To create impactful graphics for its 50 x 50-ft. booth at the Specialty Equipment Market Assn. (SEMA) tradeshow, which serves the automotive-aftermarket industry, Dee Zee contacted Beeline and Blue, a Des Moines, IA-based, digital-graphics provider. Beeline and Blue subsequently hired Origin Exhibit Structures, Orbus’ exhibit-graphics division, to design and produce the system.

“The client’s large exhibit space needed room for trucks, a meeting space and a focal point that could be seen from far away,” Jessica Horn, Orbus’ marketing coordinator, said. “This forced our design team to
be efficient, because there was no extra space.”

Origin’s design team laid out a template using the client’s furnished graphics. The schematic, which was created with Vectorworks and Adobe Creative Suite, included “dividing lines” that show where the exhibit’s extrusions will be placed. This allows clients to collaborate with Origin to determine what graphic components should be moved or resized.

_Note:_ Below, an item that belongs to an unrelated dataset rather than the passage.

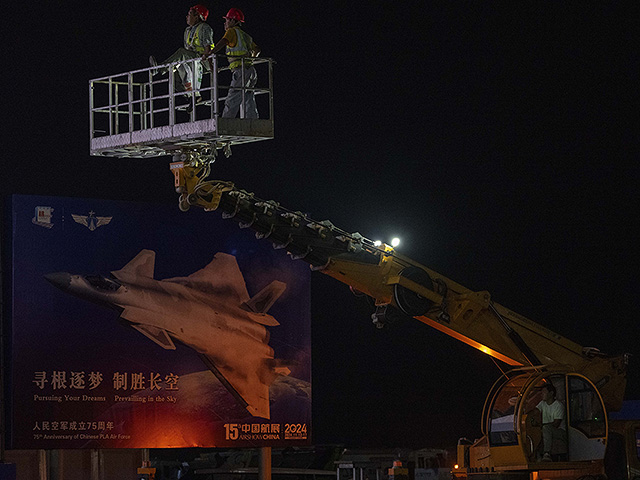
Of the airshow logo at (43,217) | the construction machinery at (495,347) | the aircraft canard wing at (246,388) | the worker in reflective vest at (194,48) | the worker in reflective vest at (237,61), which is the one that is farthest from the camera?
the aircraft canard wing at (246,388)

Origin constructed the wraparound graphics with 2mm-thick Sintra® composite material. Horn said the company preferred the material for exhibits because it holds curves well and is easily printed upon. The shop printed the job’s 88 panels on its EFI-VUTEk GS 2000 2m-wide, UV-ink flatbed printer with the ErgoSoft RIP. The project included three rounded structures fabricated from custom extrusions, which provided sufficient flexibility, so no tools were required for construction except a T-handle hex key.

“The biggest challenge was making sure the panels aligned,” Horn said. “A single mistake would cause all the panels to be distorted.”